Le froid réveilla Roland de très bonne heure ce matin-là. Il sortit de son lit glacé, enfila son manteau de laine et plongea ses pieds dans un seau d’eau chaude.
C’était un des ײprivilèges perversײ dont il jouissait en tant que Prince : chaque matin, une femme de chambre plaçait un bassin d’eau chaude à côté de son lit, ainsi qu’une serviette propre et une tasse de lait chaud qui réchauffait son corps presque instantanément.
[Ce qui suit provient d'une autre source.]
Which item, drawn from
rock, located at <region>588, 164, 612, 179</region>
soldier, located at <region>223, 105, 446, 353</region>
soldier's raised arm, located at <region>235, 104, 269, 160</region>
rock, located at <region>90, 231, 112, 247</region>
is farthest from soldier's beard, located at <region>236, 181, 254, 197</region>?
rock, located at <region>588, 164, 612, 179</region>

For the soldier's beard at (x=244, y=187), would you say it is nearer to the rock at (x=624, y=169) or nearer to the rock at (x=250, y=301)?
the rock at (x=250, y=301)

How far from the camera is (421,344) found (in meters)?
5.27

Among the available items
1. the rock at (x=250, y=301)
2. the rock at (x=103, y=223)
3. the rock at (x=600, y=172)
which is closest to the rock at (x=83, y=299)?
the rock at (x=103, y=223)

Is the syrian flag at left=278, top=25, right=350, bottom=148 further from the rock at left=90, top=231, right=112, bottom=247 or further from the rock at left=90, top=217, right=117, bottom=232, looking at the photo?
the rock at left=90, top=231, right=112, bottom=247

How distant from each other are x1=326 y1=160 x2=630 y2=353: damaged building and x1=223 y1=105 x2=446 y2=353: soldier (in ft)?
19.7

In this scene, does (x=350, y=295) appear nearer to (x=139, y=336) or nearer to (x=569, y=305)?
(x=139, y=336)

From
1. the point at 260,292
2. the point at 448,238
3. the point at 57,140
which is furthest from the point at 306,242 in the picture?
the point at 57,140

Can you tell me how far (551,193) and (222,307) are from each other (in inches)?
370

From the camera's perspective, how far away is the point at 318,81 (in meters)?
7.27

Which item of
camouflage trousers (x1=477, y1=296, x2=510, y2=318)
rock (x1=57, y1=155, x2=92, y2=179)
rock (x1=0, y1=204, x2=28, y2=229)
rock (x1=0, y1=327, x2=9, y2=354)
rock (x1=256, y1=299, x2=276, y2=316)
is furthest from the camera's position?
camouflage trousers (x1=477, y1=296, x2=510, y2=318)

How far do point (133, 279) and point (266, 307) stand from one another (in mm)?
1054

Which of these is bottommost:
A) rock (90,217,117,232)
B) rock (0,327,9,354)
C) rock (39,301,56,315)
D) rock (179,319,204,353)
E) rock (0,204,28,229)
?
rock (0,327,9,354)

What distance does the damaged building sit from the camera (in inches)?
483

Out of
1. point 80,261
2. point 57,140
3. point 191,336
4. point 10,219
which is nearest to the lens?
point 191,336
Même si les autres nobles avaient d’autres méthodes pour garder leurs lits au chaud, il était plutôt satisfait. L’ancien Prince tentait constamment de faire venir sa servante Tyr dans cette intention, mais malheureusement pour lui, celle-ci était morte avant qu’il ne puisse la convaincre. Roland, qui n’approuvait pas cette pratique, avait confié le poste devenu vacant à une femme plus âgée mais aussi plus expérimentée. C’était de toute évidence un choix judicieux car malgré le nombre de sorcières qui vivaient au château, elle avait toujours su le tenir propre, intérieur comme extérieur.
Dans la cheminée, il ne restait plus que de légères cendres blanches qui voletaient. Le feu était éteint depuis longtemps. Un vent glacé soufflait derrière les carreaux et il faisait si froid qu’on avait à se croire en automne. Roland essuya ses pieds, fit sa toilette avec un second bac d’eau chaude et referma la trappe de la cheminée qui était restée toute la nuit entrebâillée.
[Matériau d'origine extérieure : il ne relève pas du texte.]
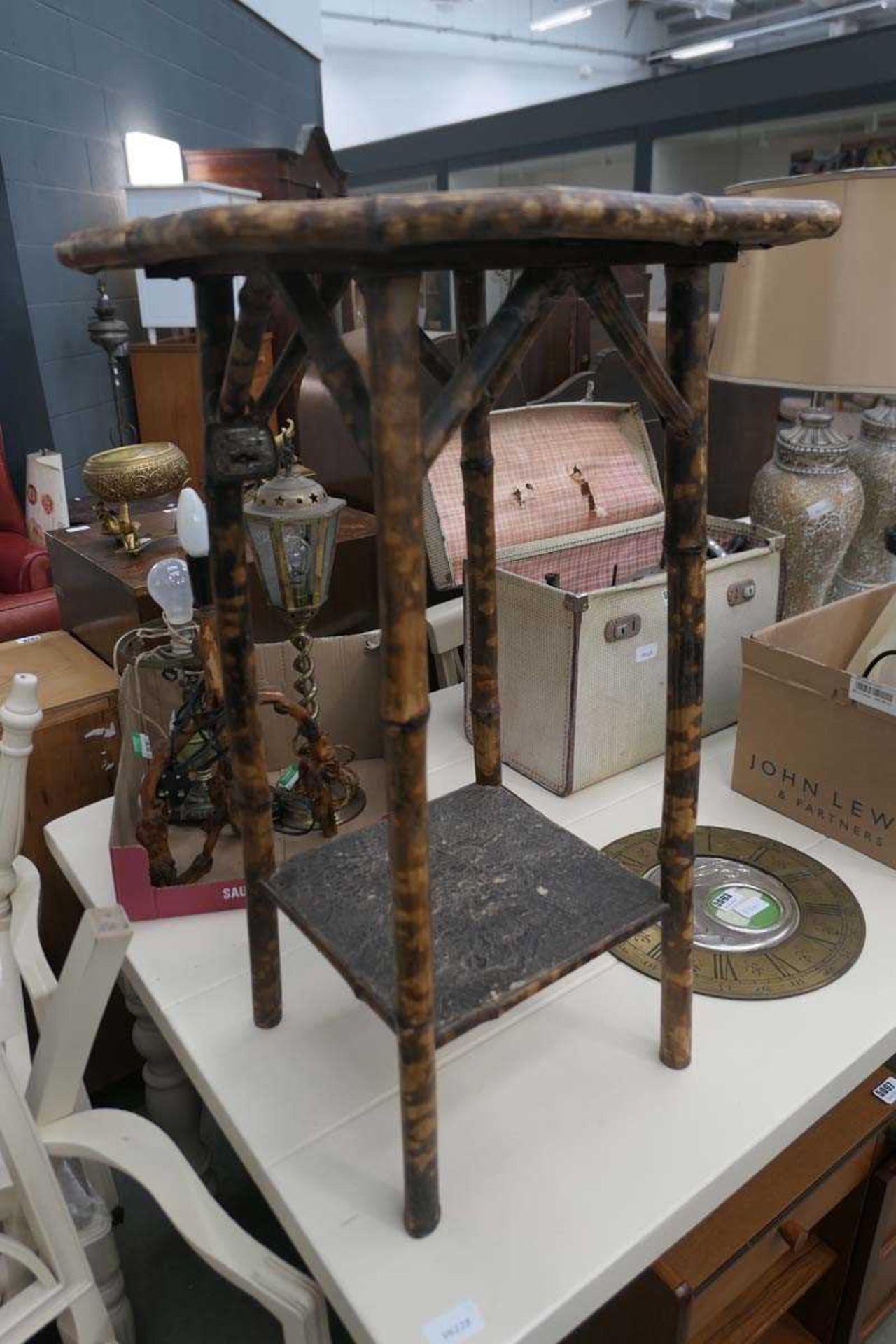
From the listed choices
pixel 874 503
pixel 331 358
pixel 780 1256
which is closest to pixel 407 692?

Même si les cheminées ouvertes étaient très courantes à cette époque, le Prince craignant l’empoisonnement au monoxyde de carbone, laissait toujours une petite ouverture avant d’aller se coucher. C’est pourquoi si grâce au feu, la chaleur perdurait la première partie de la nuit, une fois celui-ci éteint, il faisait aussi froid dans la pièce que dehors.
« Il faut absolument que je trouve une solution à ce problème », se dit Roland, « ou bien je ne pourrai pas dormir. »
Après déjeuner, Roland emmena Rossignol, son Chevalier en Chef et ses gardes personnels inspecter les murs.
La vaste étendue d’herbe qui séparait les nouveaux remparts des anciens n’était plus qu’une immense tache blanche. Leurs semelles crissaient sur l’épaisse couche de neige.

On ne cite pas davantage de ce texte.